▶ [Task requirements]
(a) In the passage on the Dottie Manderson mysteries, reproduce the portion between "About to press" and "as a writer.", inclusive, substituting "modest" for "limited".
(b) In the passage on the Dottie Manderson mysteries, who is the second main detective alongside Dottie?
(c) List every way the passage on the Dottie Manderson mysteries says the protagonists' families can help them.

▶ [Selected text]
In my Dottie Manderson mysteries, I have two detectives who are the ‘main’ protagonists, Dottie herself of course, and Inspector William Hardy, with a supporting cast of around a dozen other ‘regulars’. Then each story has its own characters on top of that. My protagonists are not isolated individuals brooding alone with their ghosts or their issues. No, mine both have families who pop in and out, often the source of useful information or connections, or they can act as a sounding board for ideas and theories, or just provide encouragement in low moments.
About to press ‘upload’ on The Spy Within a couple of years ago
But making characters really stand out can be a challenge. There are reasons for this. Obviously the first reason is me. I have only a limited experience of life, and limited skill as a writer.

▶ [Data section]
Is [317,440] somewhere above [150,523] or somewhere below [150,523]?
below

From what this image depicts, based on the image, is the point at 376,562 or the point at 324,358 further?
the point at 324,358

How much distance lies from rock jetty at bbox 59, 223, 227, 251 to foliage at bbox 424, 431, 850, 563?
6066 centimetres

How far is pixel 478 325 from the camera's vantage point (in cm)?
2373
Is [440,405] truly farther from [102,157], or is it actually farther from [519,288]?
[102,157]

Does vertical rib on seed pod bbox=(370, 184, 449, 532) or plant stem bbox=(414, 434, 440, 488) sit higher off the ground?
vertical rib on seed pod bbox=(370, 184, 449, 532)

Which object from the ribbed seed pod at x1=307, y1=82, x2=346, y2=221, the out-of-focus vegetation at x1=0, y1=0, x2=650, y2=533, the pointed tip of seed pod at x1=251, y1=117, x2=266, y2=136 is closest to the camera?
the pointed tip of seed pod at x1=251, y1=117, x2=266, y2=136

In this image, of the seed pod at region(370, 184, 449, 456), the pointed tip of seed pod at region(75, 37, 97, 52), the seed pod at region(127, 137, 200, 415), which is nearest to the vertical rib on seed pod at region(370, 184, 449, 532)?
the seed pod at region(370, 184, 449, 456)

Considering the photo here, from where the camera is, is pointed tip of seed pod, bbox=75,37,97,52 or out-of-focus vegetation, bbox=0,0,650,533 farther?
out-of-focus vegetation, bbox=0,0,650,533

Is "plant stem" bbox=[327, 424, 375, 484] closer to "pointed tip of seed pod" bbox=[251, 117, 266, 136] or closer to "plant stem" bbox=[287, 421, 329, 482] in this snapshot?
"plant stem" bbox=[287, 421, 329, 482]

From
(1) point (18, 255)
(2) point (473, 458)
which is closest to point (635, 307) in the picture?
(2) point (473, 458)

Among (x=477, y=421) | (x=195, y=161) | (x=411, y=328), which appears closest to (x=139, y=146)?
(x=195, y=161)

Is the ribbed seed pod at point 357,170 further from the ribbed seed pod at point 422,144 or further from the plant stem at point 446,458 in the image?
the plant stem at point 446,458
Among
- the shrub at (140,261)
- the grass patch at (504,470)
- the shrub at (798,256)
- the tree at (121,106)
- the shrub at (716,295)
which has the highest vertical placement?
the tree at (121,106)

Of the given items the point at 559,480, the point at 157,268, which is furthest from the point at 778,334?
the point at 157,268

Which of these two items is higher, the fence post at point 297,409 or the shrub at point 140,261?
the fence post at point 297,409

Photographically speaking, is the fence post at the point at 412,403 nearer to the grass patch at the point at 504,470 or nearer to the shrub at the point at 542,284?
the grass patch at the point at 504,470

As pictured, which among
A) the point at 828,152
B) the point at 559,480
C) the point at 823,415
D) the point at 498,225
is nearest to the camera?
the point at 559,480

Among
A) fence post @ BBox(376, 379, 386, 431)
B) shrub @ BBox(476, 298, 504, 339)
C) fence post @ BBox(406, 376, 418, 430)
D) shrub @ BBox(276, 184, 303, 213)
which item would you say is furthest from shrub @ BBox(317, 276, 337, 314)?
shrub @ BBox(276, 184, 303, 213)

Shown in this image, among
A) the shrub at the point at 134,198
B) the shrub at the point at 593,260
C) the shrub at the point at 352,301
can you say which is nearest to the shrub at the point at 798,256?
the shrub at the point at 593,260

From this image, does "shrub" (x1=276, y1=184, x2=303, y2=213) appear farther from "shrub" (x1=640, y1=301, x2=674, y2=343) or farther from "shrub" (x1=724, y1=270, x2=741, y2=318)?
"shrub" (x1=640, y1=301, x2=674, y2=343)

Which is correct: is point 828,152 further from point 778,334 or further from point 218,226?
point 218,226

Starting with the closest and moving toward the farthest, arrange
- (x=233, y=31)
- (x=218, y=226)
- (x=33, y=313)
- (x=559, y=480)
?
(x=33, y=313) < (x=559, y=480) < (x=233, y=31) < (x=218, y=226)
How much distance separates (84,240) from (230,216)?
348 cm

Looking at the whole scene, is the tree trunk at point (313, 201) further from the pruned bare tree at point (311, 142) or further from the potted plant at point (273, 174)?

▶ [Exercise solutions]
(a)
About to press ‘upload’ on The Spy Within a couple of years ago
But making characters really stand out can be a challenge. There are reasons for this. Obviously the first reason is me. I have only a modest experience of life, and modest skill as a writer.

(b) Inspector William Hardy

(c)
- They can be a source of useful information or connections.
- They can act as a sounding board for ideas and theories.
- They can provide encouragement in low moments.